Hearing set on body-art ordinance

Store owner objects to section requiring zoning approval.

By: Jennifer Potash
   The Princeton Regional Health Commission is expected to make its mark tonight on a new ordinance regulating body-art establishments.
   The commission will hold a public hearing on the ordinance at a meeting scheduled to begin at 7:30 p.m. at Princeton Borough Hall.
   Blake Carr, who opened Lucky 13, a tattoo and body-piercing shop on Leigh Avenue in Princeton Township in November, favors the health and safety standards in the ordinance. In fact, Mr. Carr said, he brought those standards to the attention of the Princeton Regional Health Department last spring.
   "My effort here is to have the best shop I possibly can and have a reputation based on that," he said.
   But Mr. Carr has raised objections over two sections of the proposed ordinance — a preamble that states the ordinance should not be construed as approval of body-arts establishments in Princeton Township and Princeton Borough and a clause requiring zoning approval before the department grants a body-art license.
   "I find it personally insulting and unnecessary (the Health Commission) should assault my line of work," he said.
   Mr. Carr, who has worked in the body-art field since the early 1990s, questioned the inclusion of language in the ordinance stipulating the Health Department will not issue a body-art establishment license until the applicant provides proof of municipal zoning approvals.
   Mr. Carr has not received zoning approval from Princeton Township, which holds the zoning variance granted to the previous tenant, a beauty salon, does not apply to body-art shops. Princeton Township has issued him two zoning violations, he said.
   The policy of first requiring zoning approval is an attempt to bar him from operating his tattoo shop, said Mr. Carr, a Princeton Township resident.
   Princeton Regional Health Officer William Hinshillwood said requiring zoning approval before a license is issued has been the department’s standard procedure but was never formally included in an ordinance. The attorney for the Health Department recommended adding the practice to the ordinance, he said.
   Mr. Carr, whose establishment met the approval of the Health Department, said his body-art license should not depend on zoning approval.
   The commission, at a February meeting, also added wording that the ordinance "should not be construed to impart or imply approval, consent or a sense of desirability of a Body Arts facility," but is intended to make sure any approved facilities comply with newly enacted state regulations as well as the municipal requirements.

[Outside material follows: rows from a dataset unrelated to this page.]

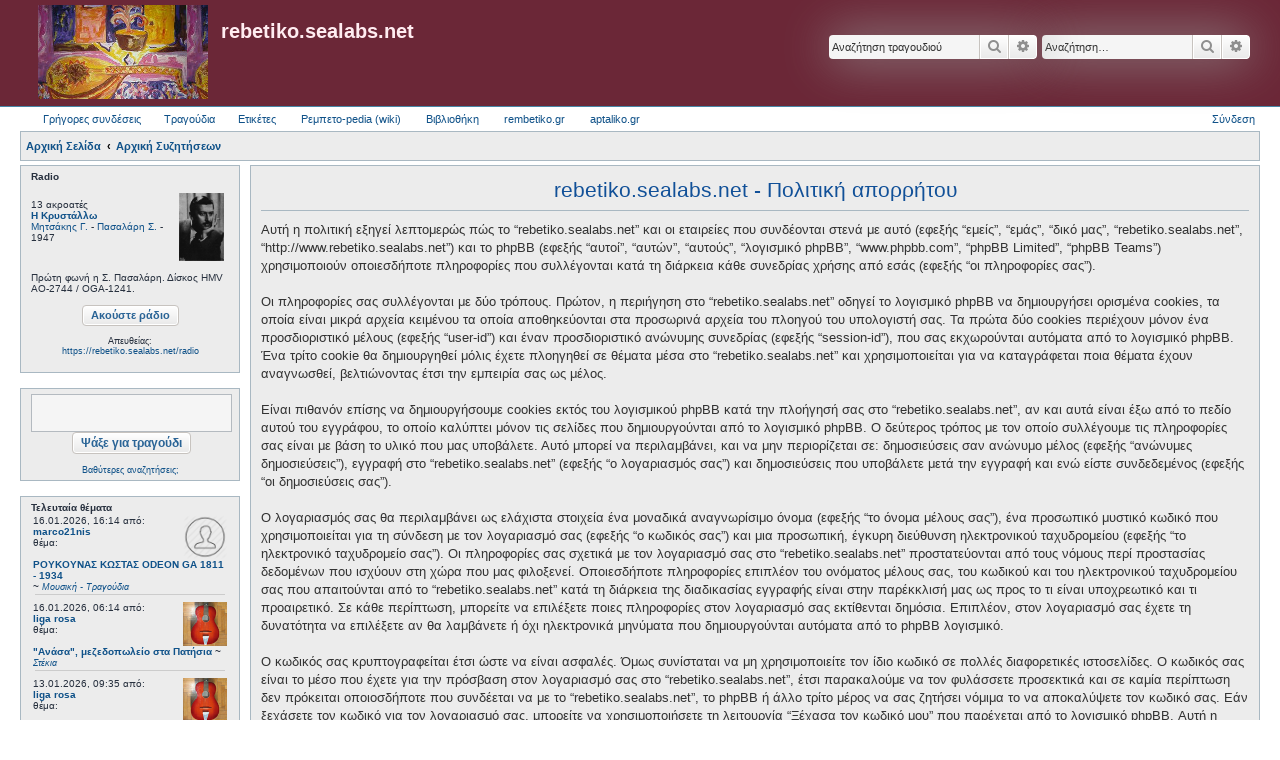

--- FILE ---
content_type: text/html; charset=UTF-8
request_url: https://rebetiko.sealabs.net/radioajax.php
body_size: 518
content:
<style>
hr.style4 {
	border-top: 1px dashed #8c8b8b;
}
</style>
</td></tr><table><tr><td>13 ακροατές<br/><b><a href="display.php?d=0&recid=4852">Η Κρυστάλλω</a></b><br><a href="display.php?artist=Μητσάκης Γ.">Μητσάκης Γ.</a> - <a href="display.php?singer=Πασαλάρη Σ.">Πασαλάρη Σ.</a> - 1947</td><td>&nbsp;&nbsp;<a target="_blank" href="photos/mitsakis.gif"><img style="height:68px;vertical-align:middle;" src="photos/mitsakis.gif"/></a></td><tr><td colspan=2><br>Πρώτη φωνή η Σ. Πασαλάρη. Δίσκος ΗΜV AO-2744 / OGA-1241.||||||<style>
hr.style4 {
        border-top: 0px dotted #8c8b8b;
}
</style>
<strong>Στο ράδιο: </strong>13 ακροατές<nbsp;>&nbsp;::&nbsp;<a style="color:inherit;" href="display.php?d=0&recid=4852"><b>Η Κρυστάλλω</b></a>&nbsp;:: Μητσάκης Γ. - Πασαλάρη Σ. - 1947 :: Πρώτη φωνή η Σ. Πασαλάρη. Δίσκος ΗΜV AO-2744 / OGA-1241.</td></tr></table>

--- FILE ---
content_type: text/css
request_url: https://www.rebetiko.sealabs.net/styles/AllanStyle-SUBSILVER/theme/stylesheet.css?assets_version=437
body_size: 298
content:
/*  phpBB3 Style Sheet
    --------------------------------------------------------------
	Style name:			Allan Style - SUBSILVER
	Based on style:	    prosilver	(the default phpBB 3.2.x style)
	Original author:	Tom Beddard ( http://www.subblue.com/ )
	Modified by:		phpBB Limited ( https://www.phpbb.com/ )
	Modified by:		SKRS
    --------------------------------------------------------------
*/

@import url("normalize.css?v=3.2");
@import url("base.css?v=3.2");
@import url("utilities.css?v=3.2");
@import url("common.css?v=3.2");
@import url("links.css?v=3.2");
@import url("content.css?v=3.2");
@import url("buttons.css?v=3.2");
@import url("cp.css?v=3.2");
@import url("forms.css?v=3.2");
@import url("icons.css?v=3.2");
@import url("colours.css?v=3.2");
@import url("responsive.css?v=3.2");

   Mr. Carr suspects the changes in the local ordinance are the result of prejudice or misconceptions about tattoo parlors.
   "It’s not what they’ve seen in the movies with bikers and drunken sailors," he said.
   His clientele crosses racial and socioeconomic borders — customers are as likely to be Princeton University faculty or students as blue-collar workers, he said.
   As much as he would like to challenge the ordinance in court, Mr. Carr said he lacks the financial resources.
   "I’m not a rich man," he said. "I’ve worked hard and put everything I have into this shop."